Cédric Bakambu sera, sans nul doute, le fer de lance de l’attaque de la République démocratique du Congo à la Coupe du Monde 2026. Cinquante-deux ans après la dernière participation du pays à cette compétition, les Léopards miseront sur leur attaquant, qui pourrait disputer à cette occasion son premier, mais aussi son dernier Mondial, avec l’ambition d’aider la nation à écrire une nouvelle page de son histoire tout en visant un prestigieux record personnel.
Entre la quête d’un exploit face au Portugal, la recherche du tout premier but historique de la RDC dans une phase finale de Coupe du Monde et les perspectives d’un avenir post-compétition, l’attaquant du Real Betis sera l’une des principales attractions congolaises à Houston.
L’objectif ultime restait cette qualification au Mondial au terme d’une campagne de 13 matchs éliminatoires, barrages compris. Depuis son arrivée en sélection, la détermination de « Bakagoal » n’a jamais faibli. Avant d’affronter la Jamaïque à Guadalajara, le 31 mars dernier, son état d’esprit était resté intact : « Il n’y a pas un jour où je ne pense pas à ce match-là. Énormément de pression, mais tant mieux : c’est ce qui me fait avancer, c’est ce qui me pousse à redoubler d’efforts », déclarait-il quelques semaines auparavant.
Attentes et record
Le Bakambu qui permettait à Villarreal de rivaliser avec les géants que sont Barcelone et le Real Madrid n’est logiquement plus exactement le même en 2026. Pourtant, son instinct de buteur, lui, ne s’est jamais éteint. Après des passages en Chine, en Grèce, puis un retour en France où l’Olympique de Marseille a profité de son efficacité, il a retrouvé l’Espagne sous les couleurs du Real Betis.

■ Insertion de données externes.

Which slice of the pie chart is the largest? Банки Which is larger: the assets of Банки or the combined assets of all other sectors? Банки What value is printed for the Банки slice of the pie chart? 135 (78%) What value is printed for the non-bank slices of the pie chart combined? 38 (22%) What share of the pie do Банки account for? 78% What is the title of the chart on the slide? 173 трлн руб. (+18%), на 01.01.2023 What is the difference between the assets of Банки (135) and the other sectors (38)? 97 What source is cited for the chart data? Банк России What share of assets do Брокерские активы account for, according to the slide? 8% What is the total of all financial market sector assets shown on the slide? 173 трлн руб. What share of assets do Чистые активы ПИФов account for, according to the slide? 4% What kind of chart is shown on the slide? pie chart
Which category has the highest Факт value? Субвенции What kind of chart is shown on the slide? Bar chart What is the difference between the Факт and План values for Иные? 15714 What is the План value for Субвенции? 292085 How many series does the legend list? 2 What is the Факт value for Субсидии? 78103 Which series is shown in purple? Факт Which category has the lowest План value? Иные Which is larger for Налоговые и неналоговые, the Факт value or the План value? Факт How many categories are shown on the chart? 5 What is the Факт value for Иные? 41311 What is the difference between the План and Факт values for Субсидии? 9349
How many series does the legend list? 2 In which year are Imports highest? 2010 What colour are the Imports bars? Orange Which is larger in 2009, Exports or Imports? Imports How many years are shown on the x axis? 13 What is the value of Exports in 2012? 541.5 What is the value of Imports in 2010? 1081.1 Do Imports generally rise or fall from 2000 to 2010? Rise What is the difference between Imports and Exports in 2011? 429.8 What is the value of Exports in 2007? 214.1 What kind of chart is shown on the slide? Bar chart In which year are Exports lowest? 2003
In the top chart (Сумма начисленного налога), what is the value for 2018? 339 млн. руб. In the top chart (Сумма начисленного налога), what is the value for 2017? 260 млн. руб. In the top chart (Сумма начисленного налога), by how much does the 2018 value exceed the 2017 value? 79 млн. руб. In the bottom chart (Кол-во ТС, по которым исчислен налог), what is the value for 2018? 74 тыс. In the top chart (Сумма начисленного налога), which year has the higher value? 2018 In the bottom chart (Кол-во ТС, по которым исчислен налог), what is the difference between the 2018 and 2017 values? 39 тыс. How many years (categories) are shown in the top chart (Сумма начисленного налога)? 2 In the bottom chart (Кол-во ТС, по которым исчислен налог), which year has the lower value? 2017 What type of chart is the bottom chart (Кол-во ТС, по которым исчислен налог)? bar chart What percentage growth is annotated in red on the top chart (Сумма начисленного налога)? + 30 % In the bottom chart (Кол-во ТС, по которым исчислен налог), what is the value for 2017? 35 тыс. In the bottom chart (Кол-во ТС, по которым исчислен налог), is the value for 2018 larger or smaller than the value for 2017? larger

À 35 ans, les attentes autour du natif d’Ivry-sur-Seine restent aussi fortes qu’au moment de ses débuts avec les Léopards. Depuis ses premières apparitions, il s’est progressivement imposé comme l’un des visages majeurs de la sélection congolaise.
Il aura toutefois fallu attendre le 26 mars 2016 pour voir Cédric Bakambu ouvrir son compteur avec les Léopards, lors d’une rencontre des éliminatoires de la CAN face à l’Angola. Ce but de confirmation marquait surtout le début d’une longue série : 21 réalisations en 67 sélections avec la RDC.
Cette Coupe du Monde 2026 représente ainsi une occasion supplémentaire pour Bakagoal d’égaler Dieumerci Mbokani, actuel meilleur buteur de l’histoire de l’équipe nationale avec 22 réalisations.
Meilleur buteur en activité des Léopards, Bakambu est particulièrement attendu, autant pour son parcours international remarquable que pour ses performances récentes. Il s’est notamment illustré lors des éliminatoires de ce Mondial en inscrivant quatre buts lors de ses cinq derniers matchs, dont celui qui avait lancé la révolte congolaise face au Sénégal, le 9 septembre 2025 à Kinshasa.
Au-delà de l’espoir d’inscrire son nom dans les annales en trouvant le chemin des filets aux États-Unis et de se rapprocher d’un record historique, le nom de Cédric Bakambu pourrait également être associé à une génération sur le départ, que l’on ne reverra peut-être plus après cette grand-messe du football mondial.
« J’échangerai tout contre une qualification pour la Coupe du Monde avec la RDC… c’est l’apothéose. Ce serait vraiment finir en beauté. Ce serait boucler la boucle de la plus belle des manières », confiait-il à After Foot il y a deux mois.
« Boucler la boucle » : celle d’une longue campagne éliminatoire ou d’une carrière internationale riche et accomplie ? Réponse après le chapitre américain.